ADR-006: Sequence deduplication by MD5

Date:

2025-12-10

Author:

frapercan

Status:

Accepted

Context

UniProt has ~570K accessions in Swiss-Prot, but only ~540K unique sequences. The remaining 30K are isoforms or cross-references sharing the same amino acid chain.

Computing the embedding for a sequence costs ~0.5s on GPU. Processing 30K duplicates wastes 4+ hours per full run.

Decision

When inserting proteins, we compute the MD5 hash of the amino acid string. The Sequence table has a unique constraint on ``sequence_hash``:

  1. If the hash already exists -> reuse the existing Sequence.id.

  2. If it does not exist -> insert a new row.

Multiple Protein rows (one per UniProt accession) point to the same Sequence. The FK Protein.sequence_id is intentionally non-unique.

When the embedding pipeline runs, it only processes Sequence rows without an embedding; duplicates are skipped automatically.

Consequences

  • MD5 is not cryptographically secure, but that does not matter here: there is no adversarial input, only biological sequences.

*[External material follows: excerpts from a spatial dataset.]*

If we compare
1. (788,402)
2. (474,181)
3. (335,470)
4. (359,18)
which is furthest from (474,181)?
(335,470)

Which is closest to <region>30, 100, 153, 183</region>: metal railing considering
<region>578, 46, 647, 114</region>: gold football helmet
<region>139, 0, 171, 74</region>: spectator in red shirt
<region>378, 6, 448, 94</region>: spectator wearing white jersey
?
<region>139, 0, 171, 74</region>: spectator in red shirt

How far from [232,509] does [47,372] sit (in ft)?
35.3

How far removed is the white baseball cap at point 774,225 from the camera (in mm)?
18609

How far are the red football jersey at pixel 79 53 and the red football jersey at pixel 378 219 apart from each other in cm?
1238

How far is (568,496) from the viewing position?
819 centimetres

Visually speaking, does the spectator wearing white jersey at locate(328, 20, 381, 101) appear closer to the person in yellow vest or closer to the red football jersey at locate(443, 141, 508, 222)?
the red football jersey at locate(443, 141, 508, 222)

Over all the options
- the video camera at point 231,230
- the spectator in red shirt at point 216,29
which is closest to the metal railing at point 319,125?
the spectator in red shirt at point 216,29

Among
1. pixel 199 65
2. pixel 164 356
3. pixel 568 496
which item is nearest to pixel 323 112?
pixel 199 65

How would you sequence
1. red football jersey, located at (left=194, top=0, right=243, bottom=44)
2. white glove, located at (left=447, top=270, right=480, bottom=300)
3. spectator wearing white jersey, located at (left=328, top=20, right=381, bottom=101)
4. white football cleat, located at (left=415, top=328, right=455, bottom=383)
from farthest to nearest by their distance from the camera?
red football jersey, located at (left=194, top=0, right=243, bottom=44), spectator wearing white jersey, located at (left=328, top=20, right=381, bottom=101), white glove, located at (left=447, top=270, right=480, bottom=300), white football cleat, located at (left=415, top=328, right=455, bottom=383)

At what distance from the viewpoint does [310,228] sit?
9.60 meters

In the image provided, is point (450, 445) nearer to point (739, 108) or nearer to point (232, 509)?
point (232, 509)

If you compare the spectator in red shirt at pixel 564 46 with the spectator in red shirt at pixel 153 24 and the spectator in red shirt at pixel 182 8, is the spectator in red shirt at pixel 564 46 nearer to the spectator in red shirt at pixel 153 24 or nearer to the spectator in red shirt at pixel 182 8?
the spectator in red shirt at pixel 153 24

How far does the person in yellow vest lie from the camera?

  • Sequences with a single mutation produce different hashes and are stored separately. This is correct: a mutation changes the embedding.

Rejected alternatives

  • SHA-256: digest twice as long, zero practical benefit.

  • UNIQUE on the sequence text column: indexing multi-kilobyte text columns is expensive; the 32-char hex digest is far more efficient.

  • CD-HIT clustering (90-95% identity): useful for reducing redundancy in evolutionary analysis, but here we need exact deduplication (100%).